In this embodiment, the tab claw 21 is made of a shape memory material, and in the second preset direction, the control device applies the field 40 in the area between the tail of the conveyor device 10 and the stacking device 30, i.e. the field 40 covers the area on the stacking wheel 20 where the single cell 50 is located, the tab claw 21 switches to the closed state when entering the field 40, and the tab claw 21 switches to the open state when leaving the field 40. By applying the shape memory material to the tab claw 21 and combining the application field 40 applied by the control device, the shape of the tab claw 21 is changed by changing the external conditions acting on the tab claw 21, so that the tab claw 21 is switched between a closed state and an open state, and the stability and smoothness and the stability and the reliability of the transfer of the single cell 50 are ensured.
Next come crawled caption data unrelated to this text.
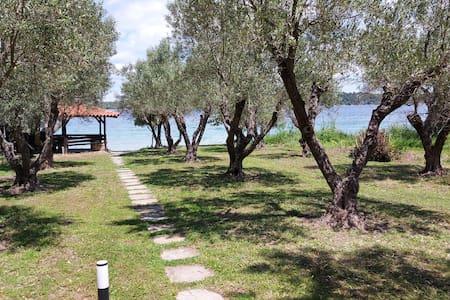terraCYAN - private beachfront house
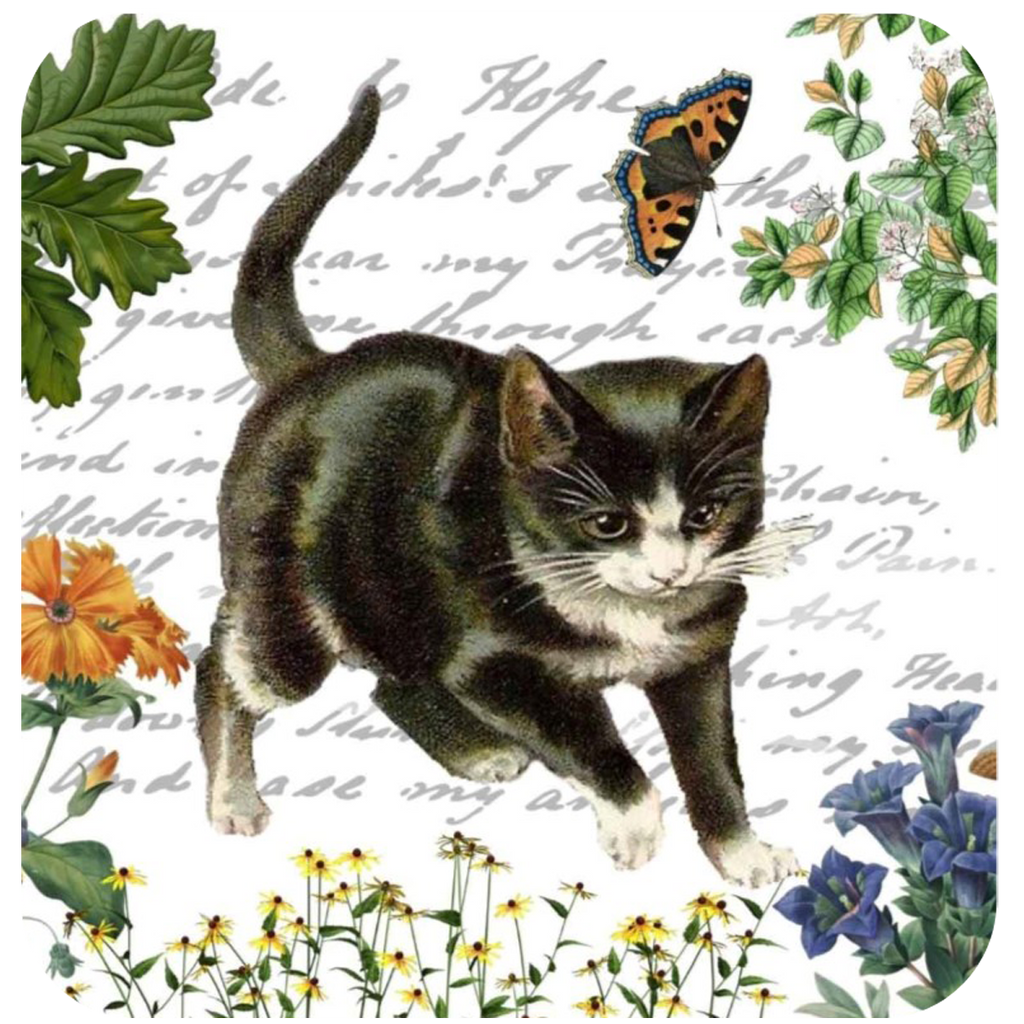 Kitten & Butterfly Coaster S/6 - Golden Hill Studio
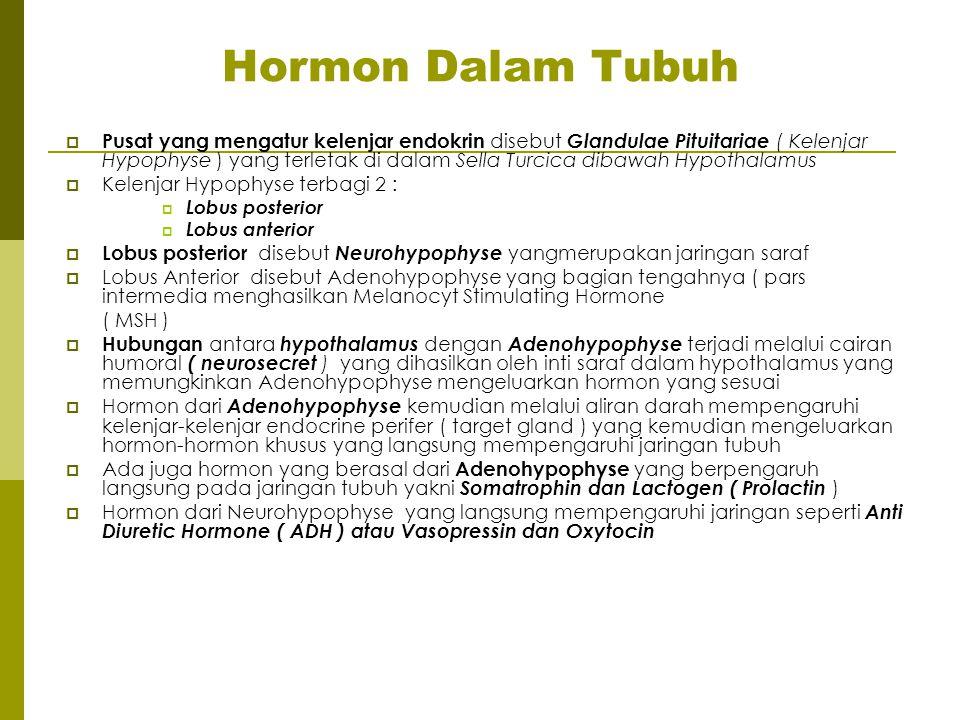 Hormon Dalam Tubuh  Pusat yang mengatur kelenjar endokrin disebut Glandulae Pituitariae ( Kelenjar Hypophyse ) yang terletak di dalam Sella Turcica d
It should be noted that the shape memory material refers to a material that an article having an initial shape changes its initial condition under a certain condition and is fixed, and then the initial shape can be restored by the stimulus of external conditions (such as heat, electricity, light, chemical induction, etc.), wherein the shape memory material includes a shape memory polymer, a shape memory alloy, etc., and the shape memory alloy can be classified into a thermal type memory alloy, an electric type memory alloy, a photo type memory alloy, a chemical induction memory alloy, etc.
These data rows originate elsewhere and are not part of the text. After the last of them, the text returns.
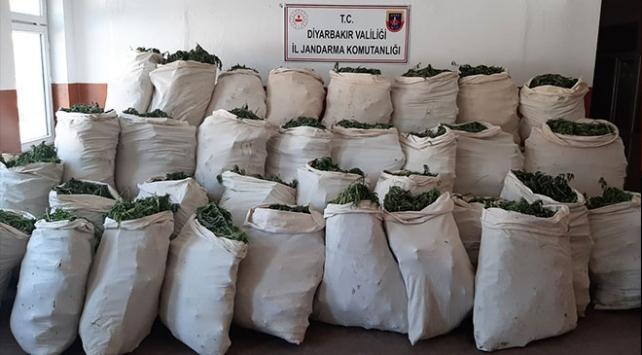 Diyarbakırda 1 milyondan fazla kök kenevir ele geçirildi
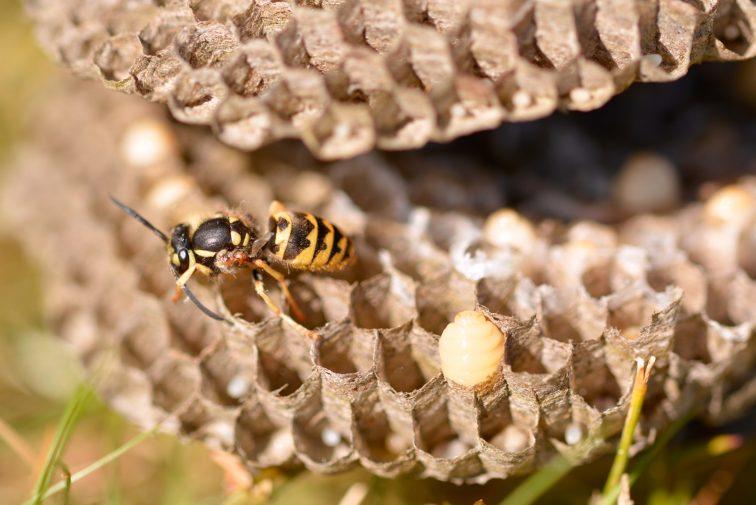 veps, egg og larver i et vepsebol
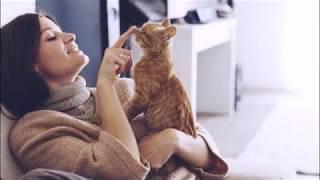 ЧТО НУЖНО ДЛЯ КОШАЧЬЕГО СЧАСТЬЯ  WHAT YOU NEED FOR THE CAT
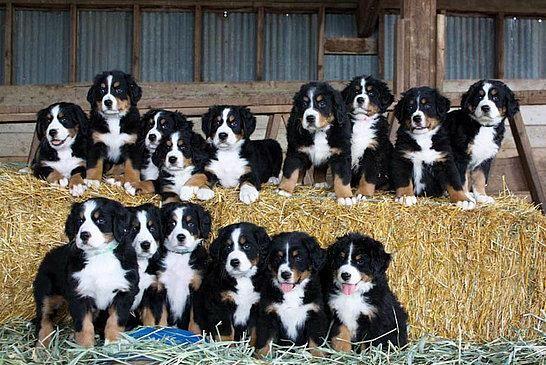 Dog Adoption In Coimbatore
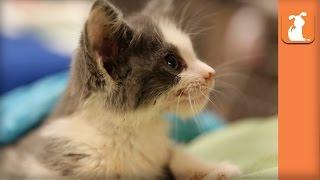 Amazing Adorable Kittens! (Cute Compilation)  Kitten Love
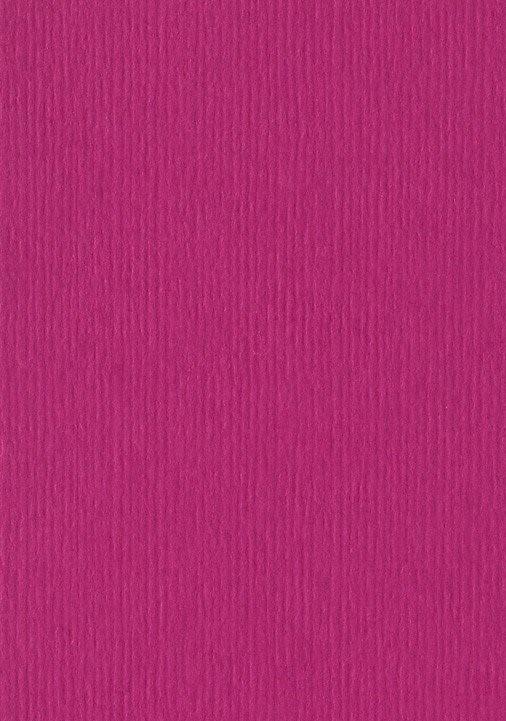 מארז דפי A4- סגול יין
Specifically, when the tab claw 21 made of the shape memory material enters the area of the action field 40, the shape of the tab claw 21 is changed to be a press fit shape gradually bent towards the axial direction of the stacking wheel 20, namely a closed state, the accommodating space 22 is correspondingly reduced, the tab claw 21 presses the single cell 50, the friction force between the tab claw 21 and the single cell 50 is increased, and the single cell 50 is ensured to be stably and reliably transferred along with the stacking wheel 20; when the single cell 50 rotates with the stacking wheel 20 to above the stacking device 30, the tab claw 21 leaves the coverage area of the action field 40, and when the tab claw 21 leaves the action field 40, the external condition acting on the tab claw 21 changes again, the tab claw 21 is stimulated by the external condition again to change the shape, that is, the open state before entering the action field 40 is not reached, the friction force of the tab claw 21 on the single cell 50 is reduced, so that the single cell 50 is separated from the accommodating space 22.

In this embodiment, in the direction perpendicular to the axis of the stacking wheel 20, the cross-sectional shape of the action field 40 is a sector, the angle of the sector is θ, the stacking wheel 20 receives the single cell 50 conveyed from the conveying device 10, the tab claw 21 holding the single cell enters the sector, during the rotation of the stacking wheel 20, the tab claw 21 holding the single cell 50 is always located in the sector, and when the tab claw 21 leaves the sector, the tab claw correspondingly reaches the upper side of the stacking device 30. Preferably, the single cell 50 conveyed by the conveying device 10 enters the accommodating space 22 from directly above the stacking wheel 20, and the stacking device 30 is located directly below the stacking wheel 20, and correspondingly, the included angle θ of the fan shape is 135 °.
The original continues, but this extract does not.